Personal information
- Full name: Nathan Clarke
- Born: 27 October 1979 (age 45)
- Original team: Maroochydore
- Height: 186 cm (6 ft 1 in)
- Weight: 80 kg (176 lb)

Playing career^{1}
- Years: Club / Games (Goals)
- 2000–2002: Brisbane Lions (AFL) / 6 (4)
- 2004–2010: Eastlake (AFL Canberra) / 1+ (?)
- 2011: Brisbane Lions (NEAFL) / 1 (4)

Coaching career^{3}
- Years: Club / Games (W–L–D)
- 2004–2010: Eastlake (AFL Canberra)
- 2011–2012: Brisbane Lions (NEAFL) / 40 (22–17–1)
- ^{1} Playing statistics correct to the end of 2001.^{3} Coaching statistics correct as of 2012.

= Nathan Clarke (Australian footballer) =

Australian rules footballer

Nathan Clarke (born 27 October 1979) is a former Australian rules footballer who played with the Brisbane Lions in the Australian Football League (AFL).

Clarke was recruited by Brisbane through the rookie draft, from Maroochydore in Queensland. His father, Barry, is a half forward flanker in the state's official Team of the Century.

A utility, he played his first game late in the 2000 AFL season, against Hawthorn at the Gabba. In a memorable league debut, Clarke kicked two goals, took 10 marks and had 18 disposals. After appearing just twice in 2001, a Brisbane premiership year, he was delisted by the Lions. Clarke then nominated for the 2001 AFL draft and was redrafted by Brisbane with pick 45, which they had received in the Trent Knobel trade.

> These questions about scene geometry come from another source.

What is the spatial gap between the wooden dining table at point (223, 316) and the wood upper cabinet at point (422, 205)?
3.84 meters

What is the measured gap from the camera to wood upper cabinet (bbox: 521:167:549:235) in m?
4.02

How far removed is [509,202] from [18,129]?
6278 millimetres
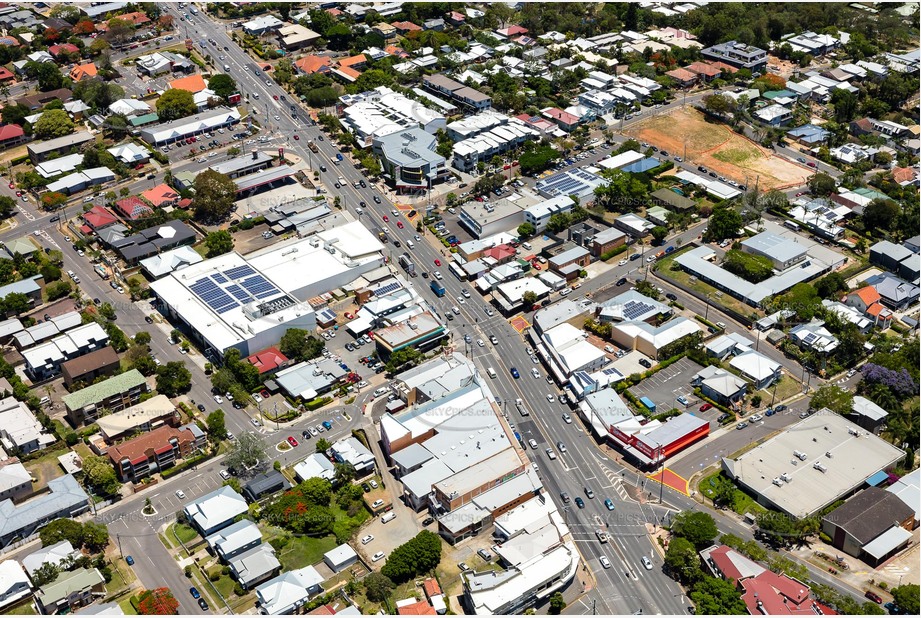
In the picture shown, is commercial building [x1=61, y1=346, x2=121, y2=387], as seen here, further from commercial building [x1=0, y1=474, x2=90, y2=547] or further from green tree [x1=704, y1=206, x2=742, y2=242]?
green tree [x1=704, y1=206, x2=742, y2=242]

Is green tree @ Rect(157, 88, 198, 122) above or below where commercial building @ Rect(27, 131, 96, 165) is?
above

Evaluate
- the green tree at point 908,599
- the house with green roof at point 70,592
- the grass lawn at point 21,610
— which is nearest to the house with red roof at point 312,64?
the house with green roof at point 70,592

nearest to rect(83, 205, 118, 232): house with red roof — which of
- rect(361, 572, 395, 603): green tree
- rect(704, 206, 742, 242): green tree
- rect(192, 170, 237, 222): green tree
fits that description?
rect(192, 170, 237, 222): green tree

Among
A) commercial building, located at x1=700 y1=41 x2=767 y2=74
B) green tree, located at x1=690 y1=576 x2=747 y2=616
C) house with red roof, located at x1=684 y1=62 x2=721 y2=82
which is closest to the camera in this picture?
green tree, located at x1=690 y1=576 x2=747 y2=616

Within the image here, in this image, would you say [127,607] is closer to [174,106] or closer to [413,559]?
[413,559]

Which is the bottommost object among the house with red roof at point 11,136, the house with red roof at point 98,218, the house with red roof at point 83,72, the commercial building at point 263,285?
the house with red roof at point 11,136

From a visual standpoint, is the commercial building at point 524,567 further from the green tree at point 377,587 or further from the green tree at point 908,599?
the green tree at point 908,599

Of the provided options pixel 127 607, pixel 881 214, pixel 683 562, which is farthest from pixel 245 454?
pixel 881 214
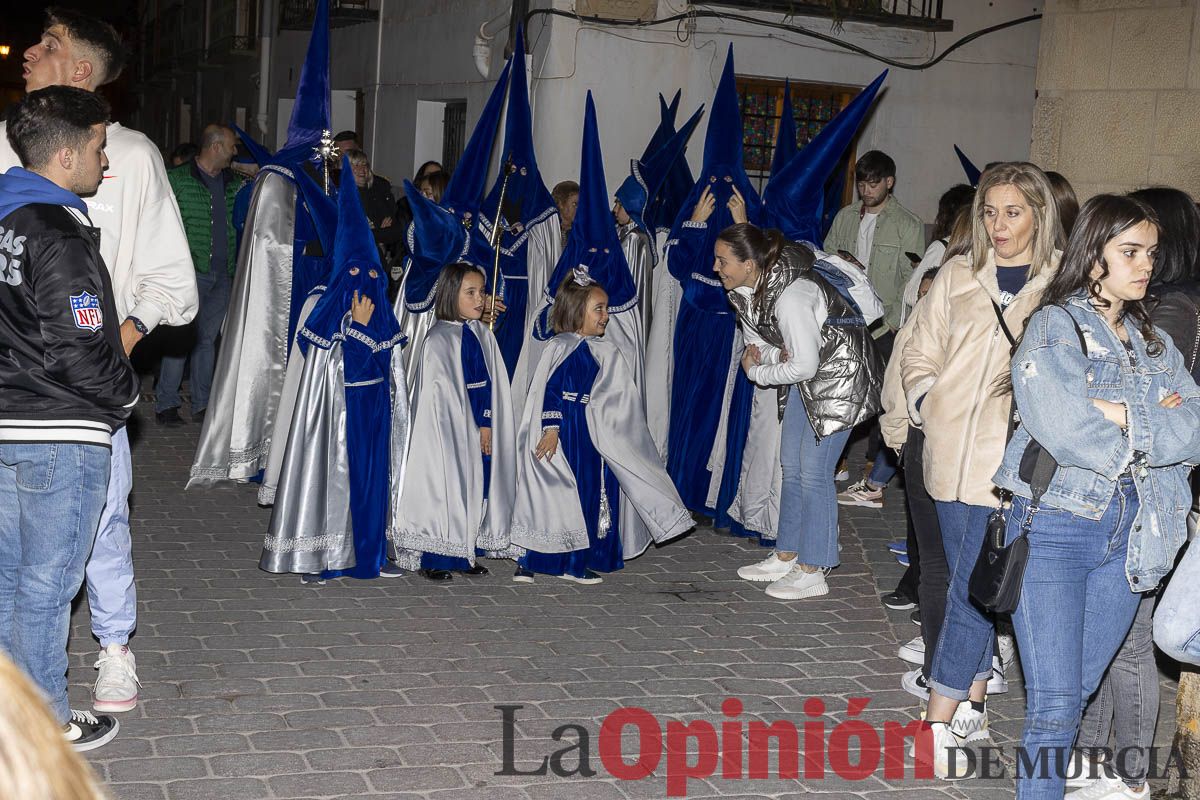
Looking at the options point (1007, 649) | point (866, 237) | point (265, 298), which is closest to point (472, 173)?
point (265, 298)

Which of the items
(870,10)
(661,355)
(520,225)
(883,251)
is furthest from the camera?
(870,10)

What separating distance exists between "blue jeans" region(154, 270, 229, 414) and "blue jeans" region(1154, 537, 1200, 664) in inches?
308

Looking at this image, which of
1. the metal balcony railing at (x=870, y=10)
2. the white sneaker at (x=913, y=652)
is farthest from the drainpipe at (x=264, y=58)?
the white sneaker at (x=913, y=652)

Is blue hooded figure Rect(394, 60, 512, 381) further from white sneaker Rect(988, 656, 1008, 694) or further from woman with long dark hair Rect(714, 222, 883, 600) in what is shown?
white sneaker Rect(988, 656, 1008, 694)

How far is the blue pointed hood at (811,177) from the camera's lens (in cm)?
767

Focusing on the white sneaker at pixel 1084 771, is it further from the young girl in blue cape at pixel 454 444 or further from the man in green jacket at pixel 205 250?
the man in green jacket at pixel 205 250

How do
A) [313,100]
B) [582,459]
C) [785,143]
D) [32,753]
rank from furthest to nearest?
[785,143] < [313,100] < [582,459] < [32,753]

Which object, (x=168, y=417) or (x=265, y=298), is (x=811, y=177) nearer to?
(x=265, y=298)

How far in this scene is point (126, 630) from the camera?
4.75 m

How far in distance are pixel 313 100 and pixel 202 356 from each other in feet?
8.66

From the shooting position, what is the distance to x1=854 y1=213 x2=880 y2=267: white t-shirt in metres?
9.09

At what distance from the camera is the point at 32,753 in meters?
1.10

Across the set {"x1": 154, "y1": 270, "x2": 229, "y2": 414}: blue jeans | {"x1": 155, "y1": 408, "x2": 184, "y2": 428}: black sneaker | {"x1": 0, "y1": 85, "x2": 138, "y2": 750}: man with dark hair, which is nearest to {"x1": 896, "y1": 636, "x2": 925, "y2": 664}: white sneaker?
{"x1": 0, "y1": 85, "x2": 138, "y2": 750}: man with dark hair

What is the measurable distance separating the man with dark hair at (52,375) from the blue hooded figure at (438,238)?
2.79 metres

He wasn't able to break into the seniors in 2002 and was delisted again, at the end of the year.

He coached the Brisbane Lions reserves side, who compete in the North East Australian Football League Northern Conference, to two premierships in 2011 and 2012. Previously, he played in Canberra, where he captain-coached Eastlake.